After Republicans argued — with some evidence — that the administration was targeting legal businesses for political reasons, the effort ended in 2017. In some states, outraged legislators responded by effectively requiring banks to lend to gunmakers.
Now some in the tech industry have alleged that Operation Choke Point 2.0 is underway to deprive conservatives and cryptocurrency companies of banking services. Congress is holding hearings and investigations will no doubt follow. If any illegal or inappropriate practices are revealed, they should of course be stopped. More likely, however, is that the campaign’s real aim is to pressure regulators into taking a more permissive stance toward crypto assets and companies.
Protecting the banking system from criminals and terrorists is of course essential. The US requires banks to monitor where customers get their money and where they send it, and to file reports when they see suspicious activity or currency transfers of more than $10,000. Clients who engage in so-called money services business — such as cashing checks or transmitting funds — can present additional risk and require enhanced due diligence. Banks that don’t do enough to screen out criminals can be hit with huge fines, lawsuits and business restrictions.

Many banks have shied from crypto-related customers. Unsurprisingly, an industry designed to move money anonymously and outside of regulated channels has an appalling record of abetting criminal activity. Even when used lawfully, digital currencies are exceedingly volatile. The cryptocurrency meltdown in late 2022 showed how quickly losses on tokens can spread to banks. (Exhibit A: Silvergate Capital Corp., which relied on crypto firms for 98% of its deposits and was forced to liquidate in 2023.)
Regulators therefore had good reason to remind banks of the risks posed by crypto assets. At times, the caution may have gone too far: An executive from Anchorage Digital, a crypto platform, told the Senate Banking Committee on Wednesday that his company was abruptly cut off by a long-term partner bank in June 2023, under what he alleged was inappropriate pressure by supervisors. Such cases deserve investigation. But absent evidence of real misconduct — as opposed to appropriate but unwanted scrutiny — crypto should tone down the rhetoric about political interference.

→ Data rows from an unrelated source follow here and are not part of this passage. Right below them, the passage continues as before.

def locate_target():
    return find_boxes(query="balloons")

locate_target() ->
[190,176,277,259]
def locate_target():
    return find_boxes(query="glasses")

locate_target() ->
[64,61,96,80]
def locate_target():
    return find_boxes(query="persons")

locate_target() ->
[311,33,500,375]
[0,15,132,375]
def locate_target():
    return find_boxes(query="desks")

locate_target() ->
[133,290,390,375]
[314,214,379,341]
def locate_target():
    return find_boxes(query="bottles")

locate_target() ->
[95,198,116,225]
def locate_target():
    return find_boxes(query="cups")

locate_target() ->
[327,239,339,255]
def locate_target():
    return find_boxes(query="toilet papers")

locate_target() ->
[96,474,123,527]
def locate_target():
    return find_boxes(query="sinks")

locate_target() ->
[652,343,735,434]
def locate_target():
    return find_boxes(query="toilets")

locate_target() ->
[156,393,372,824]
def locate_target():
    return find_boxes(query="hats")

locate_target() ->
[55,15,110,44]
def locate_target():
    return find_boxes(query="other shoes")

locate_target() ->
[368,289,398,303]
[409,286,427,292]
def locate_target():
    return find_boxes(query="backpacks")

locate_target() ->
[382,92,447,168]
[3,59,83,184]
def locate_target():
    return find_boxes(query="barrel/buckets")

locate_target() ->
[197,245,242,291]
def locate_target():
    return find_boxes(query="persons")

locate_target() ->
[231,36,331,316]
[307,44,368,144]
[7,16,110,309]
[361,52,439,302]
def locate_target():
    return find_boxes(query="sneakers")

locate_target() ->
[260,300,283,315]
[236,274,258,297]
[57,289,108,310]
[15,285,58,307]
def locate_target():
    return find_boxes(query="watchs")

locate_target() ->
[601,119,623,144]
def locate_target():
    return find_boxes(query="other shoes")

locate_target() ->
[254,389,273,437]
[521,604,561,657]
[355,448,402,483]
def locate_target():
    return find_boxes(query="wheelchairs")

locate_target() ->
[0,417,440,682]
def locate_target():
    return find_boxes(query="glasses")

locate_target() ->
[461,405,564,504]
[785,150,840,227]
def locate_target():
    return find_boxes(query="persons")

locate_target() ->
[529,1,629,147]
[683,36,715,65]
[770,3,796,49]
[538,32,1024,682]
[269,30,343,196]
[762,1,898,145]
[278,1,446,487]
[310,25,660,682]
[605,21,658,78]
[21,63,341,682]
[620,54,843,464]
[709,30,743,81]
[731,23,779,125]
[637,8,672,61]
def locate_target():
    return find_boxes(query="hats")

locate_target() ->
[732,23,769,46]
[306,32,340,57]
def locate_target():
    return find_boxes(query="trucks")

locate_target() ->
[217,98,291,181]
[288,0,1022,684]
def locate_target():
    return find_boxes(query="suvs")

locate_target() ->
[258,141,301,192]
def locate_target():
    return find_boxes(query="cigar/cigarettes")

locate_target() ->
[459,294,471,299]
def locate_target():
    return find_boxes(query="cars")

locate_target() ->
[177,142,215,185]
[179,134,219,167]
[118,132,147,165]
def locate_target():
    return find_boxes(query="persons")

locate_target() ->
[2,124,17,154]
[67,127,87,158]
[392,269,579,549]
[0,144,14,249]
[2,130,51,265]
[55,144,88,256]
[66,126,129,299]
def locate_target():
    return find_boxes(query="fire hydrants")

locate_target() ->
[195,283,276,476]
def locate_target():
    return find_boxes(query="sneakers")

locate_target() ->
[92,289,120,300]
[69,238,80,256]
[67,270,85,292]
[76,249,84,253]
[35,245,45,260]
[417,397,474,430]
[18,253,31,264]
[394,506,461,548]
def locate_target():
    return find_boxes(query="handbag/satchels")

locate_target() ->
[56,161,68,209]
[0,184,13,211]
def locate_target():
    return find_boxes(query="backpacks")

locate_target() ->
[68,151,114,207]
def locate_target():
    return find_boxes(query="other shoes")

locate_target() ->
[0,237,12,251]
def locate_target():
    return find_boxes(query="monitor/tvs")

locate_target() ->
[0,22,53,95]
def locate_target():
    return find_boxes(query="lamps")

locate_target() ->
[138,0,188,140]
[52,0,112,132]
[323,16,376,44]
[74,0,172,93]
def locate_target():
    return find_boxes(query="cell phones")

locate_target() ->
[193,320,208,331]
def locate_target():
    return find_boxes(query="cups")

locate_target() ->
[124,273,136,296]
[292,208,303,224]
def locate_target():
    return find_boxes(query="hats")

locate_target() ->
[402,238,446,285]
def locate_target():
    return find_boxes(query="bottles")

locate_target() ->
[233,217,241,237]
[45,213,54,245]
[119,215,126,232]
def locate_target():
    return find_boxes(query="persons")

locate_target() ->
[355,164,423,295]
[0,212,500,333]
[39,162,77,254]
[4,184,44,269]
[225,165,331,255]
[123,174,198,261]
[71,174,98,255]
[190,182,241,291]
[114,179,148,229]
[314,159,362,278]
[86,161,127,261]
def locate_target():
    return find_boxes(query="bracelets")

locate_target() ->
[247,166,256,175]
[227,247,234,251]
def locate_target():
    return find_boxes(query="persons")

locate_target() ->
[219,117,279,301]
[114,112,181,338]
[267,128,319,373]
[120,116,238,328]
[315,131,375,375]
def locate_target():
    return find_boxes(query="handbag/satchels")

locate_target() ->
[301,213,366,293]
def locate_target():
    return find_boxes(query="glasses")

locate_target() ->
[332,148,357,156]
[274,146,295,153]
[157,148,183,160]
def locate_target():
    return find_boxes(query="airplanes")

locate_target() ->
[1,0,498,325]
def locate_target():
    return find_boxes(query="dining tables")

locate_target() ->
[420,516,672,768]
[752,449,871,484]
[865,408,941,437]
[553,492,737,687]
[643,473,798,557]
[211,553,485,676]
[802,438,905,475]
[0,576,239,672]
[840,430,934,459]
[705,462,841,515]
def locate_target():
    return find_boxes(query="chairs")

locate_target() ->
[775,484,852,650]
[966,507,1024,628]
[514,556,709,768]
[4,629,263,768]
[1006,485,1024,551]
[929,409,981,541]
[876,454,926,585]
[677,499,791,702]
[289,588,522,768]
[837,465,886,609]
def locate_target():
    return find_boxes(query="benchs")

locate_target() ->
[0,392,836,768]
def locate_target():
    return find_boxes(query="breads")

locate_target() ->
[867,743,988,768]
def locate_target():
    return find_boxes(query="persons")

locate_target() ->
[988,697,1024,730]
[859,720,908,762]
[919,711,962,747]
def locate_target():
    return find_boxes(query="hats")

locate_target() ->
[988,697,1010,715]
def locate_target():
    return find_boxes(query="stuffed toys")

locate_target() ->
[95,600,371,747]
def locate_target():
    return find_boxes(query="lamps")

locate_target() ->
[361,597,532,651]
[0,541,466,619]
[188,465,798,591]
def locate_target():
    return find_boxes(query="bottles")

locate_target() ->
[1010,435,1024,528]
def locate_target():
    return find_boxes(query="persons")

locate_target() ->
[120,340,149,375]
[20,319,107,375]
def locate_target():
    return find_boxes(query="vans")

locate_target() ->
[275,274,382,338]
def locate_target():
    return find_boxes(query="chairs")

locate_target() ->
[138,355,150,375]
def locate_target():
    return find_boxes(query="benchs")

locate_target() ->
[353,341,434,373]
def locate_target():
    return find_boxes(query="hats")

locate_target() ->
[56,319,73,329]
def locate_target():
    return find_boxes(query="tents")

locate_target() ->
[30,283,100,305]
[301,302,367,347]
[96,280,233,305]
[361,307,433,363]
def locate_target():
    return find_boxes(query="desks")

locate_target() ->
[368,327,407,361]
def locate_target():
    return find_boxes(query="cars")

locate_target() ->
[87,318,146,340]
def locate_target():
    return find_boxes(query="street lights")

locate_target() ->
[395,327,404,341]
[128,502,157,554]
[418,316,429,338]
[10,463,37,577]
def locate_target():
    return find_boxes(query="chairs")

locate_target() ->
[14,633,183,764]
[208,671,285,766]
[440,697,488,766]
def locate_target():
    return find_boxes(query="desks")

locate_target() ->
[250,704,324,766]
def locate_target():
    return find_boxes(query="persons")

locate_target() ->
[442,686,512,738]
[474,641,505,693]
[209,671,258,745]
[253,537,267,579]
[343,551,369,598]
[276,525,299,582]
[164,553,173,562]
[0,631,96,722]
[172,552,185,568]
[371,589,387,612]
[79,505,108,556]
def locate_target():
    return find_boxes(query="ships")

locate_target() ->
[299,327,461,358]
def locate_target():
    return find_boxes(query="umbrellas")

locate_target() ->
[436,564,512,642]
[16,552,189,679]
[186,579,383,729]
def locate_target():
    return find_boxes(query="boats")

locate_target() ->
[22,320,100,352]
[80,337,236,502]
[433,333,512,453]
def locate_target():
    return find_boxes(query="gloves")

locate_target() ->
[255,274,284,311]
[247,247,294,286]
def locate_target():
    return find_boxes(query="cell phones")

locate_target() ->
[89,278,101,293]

That said, it remains true that many innocent customers — conservatives and liberals, immigrants and charities — lose access to banking services because of anti-money-laundering rules. Common-sense reforms could help ease the burden on banks and limit the harm to customers. As one example, an inflation adjustment to the five-decade-old currency transaction reporting threshold, raising it to about $72,000, would cut the number of filings by at least 90%. Little would be lost, as law enforcement has reviewed fewer than 3% of filings since 2014.
The government should also speed up implementation of a 2020 law that would limit suspicious-activity reports on low-risk customers and activities and help banks test new technology to detect money laundering. Banks should be given more leeway in judging whether a customer truly represents a risk. More transparency about such decisions, by banks and regulators alike, might ease the conspiratorial fervor among critics.
Americans — of both parties — deserve fair access to banking services as well as a stable financial system closed off to criminals and terrorists. Those goals shouldn’t be in conflict.